Last week we got the anticipated bounce in a stock market downtrend. We are giving back some of those gains to start the week, but the key question is: What will happen next?
From what I see, I expect range-bound consolidation this week between 1884-1933 with big support at 1872 on the S&P 500 Index (SPX). Of course, there is a chance of going higher towards 1940-1950, however I will curb my expectations beyond that at least as of now.
Most sectors, from a very short term perspective came into the week overbought or nearing overbought levels. So some back and filling is expected.
We had a huge move from 1810 to 1933 or so. Crude Oil is trying to hold on to the gains from last week but struggling and looking lethargic. Watch for signs of decoupling from the stock market indices to cue an overall change in the character of the market (no signs yet).
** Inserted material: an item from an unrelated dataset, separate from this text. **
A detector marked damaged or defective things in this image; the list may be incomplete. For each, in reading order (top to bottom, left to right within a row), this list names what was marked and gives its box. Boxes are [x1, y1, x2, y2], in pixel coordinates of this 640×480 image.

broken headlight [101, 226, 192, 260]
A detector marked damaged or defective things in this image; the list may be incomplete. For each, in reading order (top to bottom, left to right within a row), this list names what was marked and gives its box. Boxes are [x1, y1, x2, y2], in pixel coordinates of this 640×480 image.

Gold has held support near 1190 and bounced but best scenario might be some consolidation with a chance of higher prices. Bonds are something investors should be watching out for as safe heaven trades are catching a bid. That said, we will take it one step at a time. And as of now, the longer term picture for stocks is still pointing down. Not a whole lot has changed from that perspective despite some constructive action – the potential for the downside resumption cannot be ruled out.
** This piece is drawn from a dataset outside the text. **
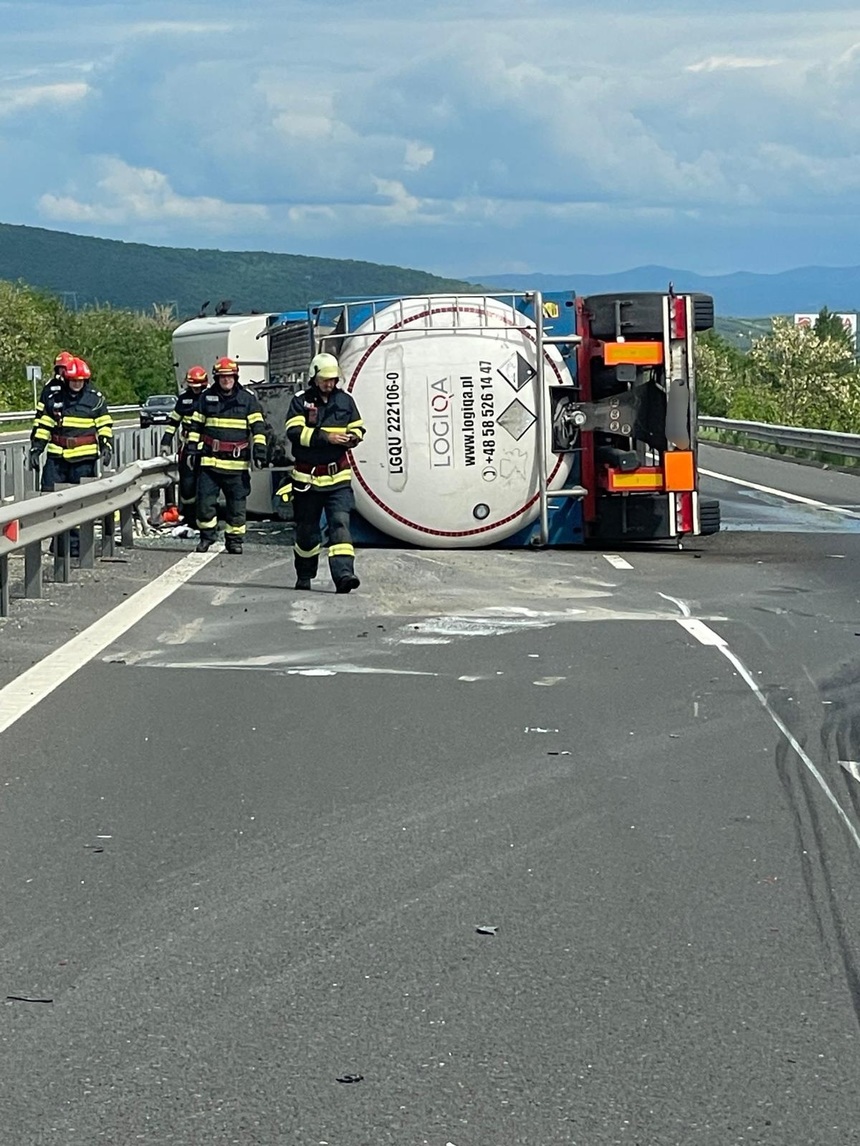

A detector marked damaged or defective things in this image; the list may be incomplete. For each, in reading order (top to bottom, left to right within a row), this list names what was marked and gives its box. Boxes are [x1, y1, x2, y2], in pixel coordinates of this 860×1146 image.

overturned tanker truck [169, 293, 720, 547]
Here’s the updated chart of $SPX.
Economic reports this week:
- S&P Cash-Shiller, Consumer Confidence, Existing Home Sales, Richmond Fed Manufacturing Index came out on Tuesday
- PMI Services Flash, New Home Sales, EIA Petroleum Status Report on Wednesday
- Durable Goods Orders, Jobless Claims on Thursday
- GDP, Personal Income Outlays, Consumer Sentiment on Friday
Additionally there are quite a few Federal Reserve representatives talking during the course of the week.
From a Bread Indicator standpoint, here are a few charts/indicators to keep an eye on.
SECTOR PERFORMANCE: CANDLESTICK GLANCE:
From sector performance standpoint, most of the sectors have their RSI over median but only just bit. I would certainly not call that bullish but just constructive. None of them are either overbought or oversold. $XLU and $XLP are still the top performing stock market sectors overall.
The Relative Rotation Graph (RRG) chart showing the leaders and the laggards among the 9 sectors.
$CPCE – CBOE Options Equity Put/Call Ratio:
The CBOE Options Equity Only Put/Call Ratio saw another spike to 0.87 last week. Some fear setting in may be near the clear resistance zones but still a lot of complacency on both sides of the stock market. Of course, the Volatility Index (VIX) shows no fear yet although still elevated at over 20. With some consolidation next week, see if this spikes a bit more.
NAIIM Exposure Index Reading – 41.05:
The NAAIM Exposure Index represents the average exposure to US stocks and stock market indices.
While the NAIIM Exposure Index reading has moved to 41.05, no real edge here. Still pays to be careful.
$NYMO (McClellan Oscillator):
The McClellan Oscillator took the stock market from mid-line to overbought in just a week. $NYMO did get over 60 mid week (last week) and ended the week at 51.25. A bit overbought but no edge here.